## WHAT IS EXPECTED
Render the records below as a JSON list of strings, with one string per line and blank lines omitted.

## INPUT MATERIAL
------------------------------------
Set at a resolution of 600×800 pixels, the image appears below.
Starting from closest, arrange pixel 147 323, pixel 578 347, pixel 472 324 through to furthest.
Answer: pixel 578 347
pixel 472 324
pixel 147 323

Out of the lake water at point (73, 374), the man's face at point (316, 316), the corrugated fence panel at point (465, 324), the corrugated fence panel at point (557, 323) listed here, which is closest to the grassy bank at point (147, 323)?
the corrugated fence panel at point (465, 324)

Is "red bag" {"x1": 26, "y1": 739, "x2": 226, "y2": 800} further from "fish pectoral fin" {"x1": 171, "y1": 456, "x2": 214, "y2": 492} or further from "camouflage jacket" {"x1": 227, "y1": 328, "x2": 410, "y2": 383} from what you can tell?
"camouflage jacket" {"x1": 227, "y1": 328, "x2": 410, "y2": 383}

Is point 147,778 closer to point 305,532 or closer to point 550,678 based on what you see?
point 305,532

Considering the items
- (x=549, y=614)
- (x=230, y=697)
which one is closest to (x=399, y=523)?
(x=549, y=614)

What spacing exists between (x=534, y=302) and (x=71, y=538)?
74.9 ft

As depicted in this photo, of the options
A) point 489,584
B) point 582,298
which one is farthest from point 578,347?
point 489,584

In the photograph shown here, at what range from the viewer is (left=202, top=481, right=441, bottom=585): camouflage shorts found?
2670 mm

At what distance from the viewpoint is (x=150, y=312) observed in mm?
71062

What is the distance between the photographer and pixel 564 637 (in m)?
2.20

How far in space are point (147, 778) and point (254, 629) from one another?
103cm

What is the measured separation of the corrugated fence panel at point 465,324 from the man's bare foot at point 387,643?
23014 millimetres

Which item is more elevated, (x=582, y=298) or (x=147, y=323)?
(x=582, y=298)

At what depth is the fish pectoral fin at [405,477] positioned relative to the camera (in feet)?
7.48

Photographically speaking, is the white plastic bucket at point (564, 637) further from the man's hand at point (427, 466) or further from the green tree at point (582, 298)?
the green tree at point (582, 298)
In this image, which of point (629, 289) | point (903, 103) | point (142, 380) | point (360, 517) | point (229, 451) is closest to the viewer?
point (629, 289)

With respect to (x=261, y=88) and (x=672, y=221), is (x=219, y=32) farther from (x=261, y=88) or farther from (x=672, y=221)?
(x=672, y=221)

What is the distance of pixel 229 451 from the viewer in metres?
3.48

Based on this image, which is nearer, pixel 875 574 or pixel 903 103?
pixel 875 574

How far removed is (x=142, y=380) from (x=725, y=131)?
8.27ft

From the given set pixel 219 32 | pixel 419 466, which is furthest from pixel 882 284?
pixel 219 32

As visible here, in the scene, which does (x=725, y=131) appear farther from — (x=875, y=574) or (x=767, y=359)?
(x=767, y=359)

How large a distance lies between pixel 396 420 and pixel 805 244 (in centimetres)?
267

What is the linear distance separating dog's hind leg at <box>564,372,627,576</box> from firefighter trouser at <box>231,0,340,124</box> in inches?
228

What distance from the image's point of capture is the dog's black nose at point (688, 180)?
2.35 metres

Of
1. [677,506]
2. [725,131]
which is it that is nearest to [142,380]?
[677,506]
------------------------------------
## CORRECT ANSWER
[
  "Set at a resolution of 600×800 pixels, the image appears below.",
  "Starting from closest, arrange pixel 147 323, pixel 578 347, pixel 472 324 through to furthest.",
  "Answer: pixel 578 347",
  "pixel 472 324",
  "pixel 147 323",
  "Out of the lake water at point (73, 374), the man's face at point (316, 316), the corrugated fence panel at point (465, 324), the corrugated fence panel at point (557, 323) listed here, which is closest to the grassy bank at point (147, 323)?",
  "the corrugated fence panel at point (465, 324)",
  "Is \"red bag\" {\"x1\": 26, \"y1\": 739, \"x2\": 226, \"y2\": 800} further from \"fish pectoral fin\" {\"x1\": 171, \"y1\": 456, \"x2\": 214, \"y2\": 492} or further from \"camouflage jacket\" {\"x1\": 227, \"y1\": 328, \"x2\": 410, \"y2\": 383} from what you can tell?",
  "\"camouflage jacket\" {\"x1\": 227, \"y1\": 328, \"x2\": 410, \"y2\": 383}",
  "Is point 147,778 closer to point 305,532 or closer to point 550,678 based on what you see?",
  "point 305,532",
  "Considering the items",
  "- (x=549, y=614)",
  "- (x=230, y=697)",
  "which one is closest to (x=399, y=523)?",
  "(x=549, y=614)",
  "What spacing exists between (x=534, y=302) and (x=71, y=538)?",
  "74.9 ft",
  "As depicted in this photo, of the options",
  "A) point 489,584",
  "B) point 582,298",
  "which one is farthest from point 578,347?",
  "point 489,584",
  "In the photograph shown here, at what range from the viewer is (left=202, top=481, right=441, bottom=585): camouflage shorts found?",
  "2670 mm",
  "At what distance from the viewpoint is (x=150, y=312) observed in mm?",
  "71062",
  "What is the distance between the photographer and pixel 564 637 (in m)?",
  "2.20",
  "How far in space are point (147, 778) and point (254, 629) from one another?",
  "103cm",
  "What is the measured separation of the corrugated fence panel at point 465,324 from the man's bare foot at point 387,643?",
  "23014 millimetres",
  "Which item is more elevated, (x=582, y=298) or (x=147, y=323)?",
  "(x=582, y=298)",
  "At what depth is the fish pectoral fin at [405,477] positioned relative to the camera (in feet)?",
  "7.48",
  "Photographically speaking, is the white plastic bucket at point (564, 637) further from the man's hand at point (427, 466) or further from the green tree at point (582, 298)?",
  "the green tree at point (582, 298)",
  "In this image, which of point (629, 289) | point (903, 103) | point (142, 380) | point (360, 517) | point (229, 451) is closest to the viewer?",
  "point (629, 289)",
  "With respect to (x=261, y=88) and (x=672, y=221), is (x=219, y=32) farther from (x=261, y=88) or farther from (x=672, y=221)?",
  "(x=672, y=221)",
  "What is the distance of pixel 229 451 from the viewer in metres?",
  "3.48",
  "Based on this image, which is nearer, pixel 875 574 or pixel 903 103?",
  "pixel 875 574",
  "How far removed is (x=142, y=380) from (x=725, y=131)?",
  "8.27ft",
  "From the given set pixel 219 32 | pixel 419 466, which is furthest from pixel 882 284?",
  "pixel 219 32",
  "As visible here, in the scene, which does (x=725, y=131) appear farther from — (x=875, y=574) or (x=767, y=359)?",
  "(x=767, y=359)",
  "How large a distance lies between pixel 396 420 and pixel 805 244 (in centimetres)?",
  "267",
  "What is the linear distance separating dog's hind leg at <box>564,372,627,576</box> from firefighter trouser at <box>231,0,340,124</box> in inches?",
  "228",
  "What distance from the image's point of capture is the dog's black nose at point (688, 180)?",
  "2.35 metres",
  "Of",
  "1. [677,506]",
  "2. [725,131]",
  "which is it that is nearest to [142,380]?",
  "[677,506]"
]